**指示と条件**:
「From the choices」を含む行から始めて記録の最後の行までを、一字も変えずにそのまま返しなさい。両端の行も含め、画像は答えに入れないこと。

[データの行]
········

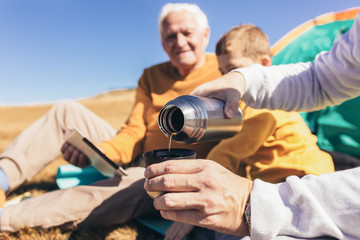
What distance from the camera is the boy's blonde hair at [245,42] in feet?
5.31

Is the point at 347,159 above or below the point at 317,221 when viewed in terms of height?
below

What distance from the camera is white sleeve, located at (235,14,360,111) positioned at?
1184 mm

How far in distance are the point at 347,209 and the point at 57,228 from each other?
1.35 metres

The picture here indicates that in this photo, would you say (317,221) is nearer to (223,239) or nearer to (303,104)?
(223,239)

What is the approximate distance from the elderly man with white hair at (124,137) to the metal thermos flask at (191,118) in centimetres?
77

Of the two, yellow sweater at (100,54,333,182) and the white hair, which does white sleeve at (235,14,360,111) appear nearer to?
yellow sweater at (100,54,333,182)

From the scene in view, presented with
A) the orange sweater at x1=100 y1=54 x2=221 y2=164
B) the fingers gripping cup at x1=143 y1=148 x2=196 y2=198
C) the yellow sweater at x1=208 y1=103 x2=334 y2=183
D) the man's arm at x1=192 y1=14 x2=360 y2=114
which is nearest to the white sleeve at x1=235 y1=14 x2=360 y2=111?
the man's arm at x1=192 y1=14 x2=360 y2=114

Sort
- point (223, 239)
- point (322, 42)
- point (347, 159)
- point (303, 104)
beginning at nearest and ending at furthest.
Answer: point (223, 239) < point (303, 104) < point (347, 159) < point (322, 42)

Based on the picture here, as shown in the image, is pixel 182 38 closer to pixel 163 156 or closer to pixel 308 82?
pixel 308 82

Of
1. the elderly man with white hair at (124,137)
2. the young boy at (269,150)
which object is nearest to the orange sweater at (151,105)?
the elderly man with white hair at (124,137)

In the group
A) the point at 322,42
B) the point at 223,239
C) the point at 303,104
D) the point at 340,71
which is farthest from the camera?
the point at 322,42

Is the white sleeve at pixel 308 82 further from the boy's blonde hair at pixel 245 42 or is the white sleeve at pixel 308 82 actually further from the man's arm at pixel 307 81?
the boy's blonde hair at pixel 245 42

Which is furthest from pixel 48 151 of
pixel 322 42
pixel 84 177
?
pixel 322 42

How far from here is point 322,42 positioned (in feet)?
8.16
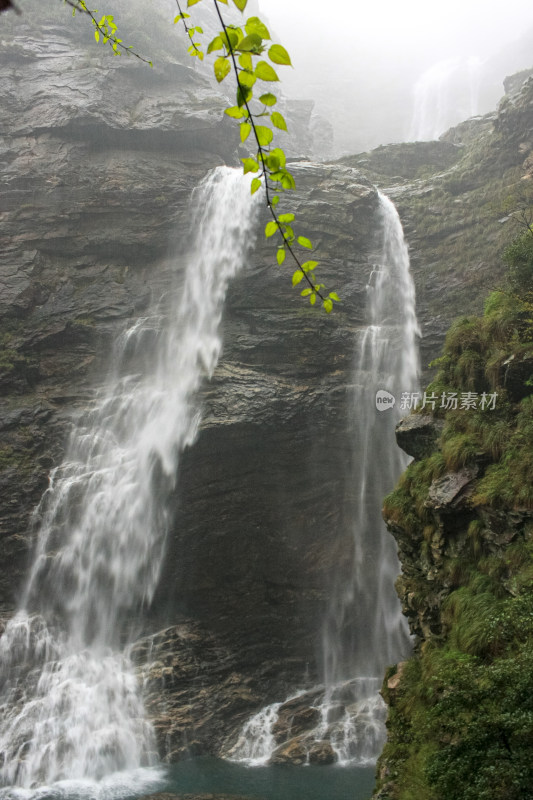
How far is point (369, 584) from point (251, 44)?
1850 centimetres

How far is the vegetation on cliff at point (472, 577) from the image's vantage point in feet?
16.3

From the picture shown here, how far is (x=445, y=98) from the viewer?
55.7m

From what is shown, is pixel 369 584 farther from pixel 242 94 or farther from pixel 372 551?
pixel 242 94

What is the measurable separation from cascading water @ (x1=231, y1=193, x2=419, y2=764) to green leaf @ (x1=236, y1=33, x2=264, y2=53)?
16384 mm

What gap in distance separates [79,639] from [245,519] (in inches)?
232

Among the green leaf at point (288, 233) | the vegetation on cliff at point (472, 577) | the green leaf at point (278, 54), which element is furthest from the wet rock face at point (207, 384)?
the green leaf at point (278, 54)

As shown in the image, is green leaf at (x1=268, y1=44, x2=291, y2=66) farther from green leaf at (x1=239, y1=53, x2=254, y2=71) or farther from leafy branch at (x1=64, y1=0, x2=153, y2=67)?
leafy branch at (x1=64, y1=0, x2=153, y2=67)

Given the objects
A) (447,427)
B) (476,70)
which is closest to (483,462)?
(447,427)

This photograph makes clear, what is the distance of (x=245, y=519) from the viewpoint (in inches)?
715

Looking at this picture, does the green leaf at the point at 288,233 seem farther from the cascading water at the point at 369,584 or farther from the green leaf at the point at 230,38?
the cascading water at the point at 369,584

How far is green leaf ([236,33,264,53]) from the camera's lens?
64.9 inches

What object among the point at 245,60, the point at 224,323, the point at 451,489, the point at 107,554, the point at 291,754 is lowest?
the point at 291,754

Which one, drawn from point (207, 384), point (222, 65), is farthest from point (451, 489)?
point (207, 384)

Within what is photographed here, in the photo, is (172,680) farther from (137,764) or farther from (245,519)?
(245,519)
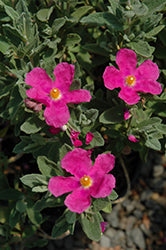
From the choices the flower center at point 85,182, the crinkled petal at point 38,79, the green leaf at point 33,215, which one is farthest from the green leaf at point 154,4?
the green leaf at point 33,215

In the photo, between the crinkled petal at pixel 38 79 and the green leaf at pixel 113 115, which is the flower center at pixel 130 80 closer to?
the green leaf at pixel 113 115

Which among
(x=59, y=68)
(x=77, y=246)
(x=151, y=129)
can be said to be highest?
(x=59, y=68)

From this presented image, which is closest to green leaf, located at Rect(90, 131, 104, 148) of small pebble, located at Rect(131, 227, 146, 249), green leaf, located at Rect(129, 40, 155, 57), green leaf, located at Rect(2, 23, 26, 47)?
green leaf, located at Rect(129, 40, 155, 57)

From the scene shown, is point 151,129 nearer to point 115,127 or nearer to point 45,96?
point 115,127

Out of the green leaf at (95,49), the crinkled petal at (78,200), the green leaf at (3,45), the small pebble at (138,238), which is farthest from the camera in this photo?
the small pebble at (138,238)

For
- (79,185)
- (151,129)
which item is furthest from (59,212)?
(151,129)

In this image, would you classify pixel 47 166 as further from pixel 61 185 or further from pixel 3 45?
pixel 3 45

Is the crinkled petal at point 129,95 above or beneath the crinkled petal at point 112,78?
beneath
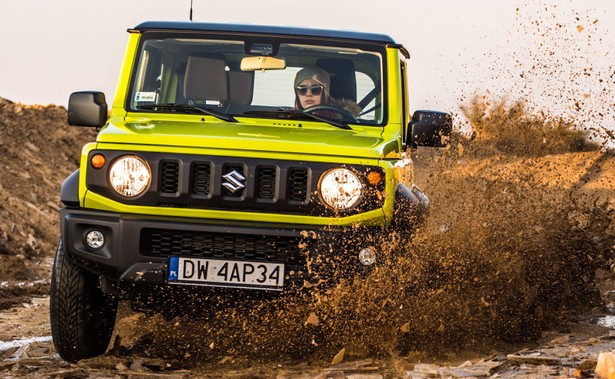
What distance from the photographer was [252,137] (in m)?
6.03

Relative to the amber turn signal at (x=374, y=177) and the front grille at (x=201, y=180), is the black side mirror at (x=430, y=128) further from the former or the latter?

········

**本問の解答**:
From the choices the flower center at point 85,182, the crinkled petal at point 38,79, the green leaf at point 33,215, which one is farthest from the green leaf at point 154,4?
the green leaf at point 33,215

In the photo, between the crinkled petal at pixel 38 79 and the green leaf at pixel 113 115, which is the flower center at pixel 130 80 closer to?
the green leaf at pixel 113 115

Which among
(x=59, y=68)
(x=77, y=246)
(x=151, y=129)
can be said to be highest?
(x=59, y=68)

From this presented image, which is closest to green leaf, located at Rect(90, 131, 104, 148) of small pebble, located at Rect(131, 227, 146, 249), green leaf, located at Rect(129, 40, 155, 57), green leaf, located at Rect(2, 23, 26, 47)?
green leaf, located at Rect(129, 40, 155, 57)

From the scene shown, is point 151,129 nearer to point 115,127 or nearer to point 45,96?
point 115,127

Out of the green leaf at (95,49), the crinkled petal at (78,200), the green leaf at (3,45), the small pebble at (138,238), which is farthest from the camera in this photo?
the small pebble at (138,238)

For
- (79,185)
- (151,129)
which item is furthest from (59,212)?
(151,129)

In this image, would you classify pixel 47 166 as further from pixel 61 185 or further from pixel 3 45?
pixel 3 45

Is the crinkled petal at point 129,95 above or beneath the crinkled petal at point 112,78?
beneath
What distance from the photographer was [252,137] (in m)?
6.03

Relative to the amber turn signal at (x=374, y=177) and the front grille at (x=201, y=180), is the black side mirror at (x=430, y=128) further from the former or the latter?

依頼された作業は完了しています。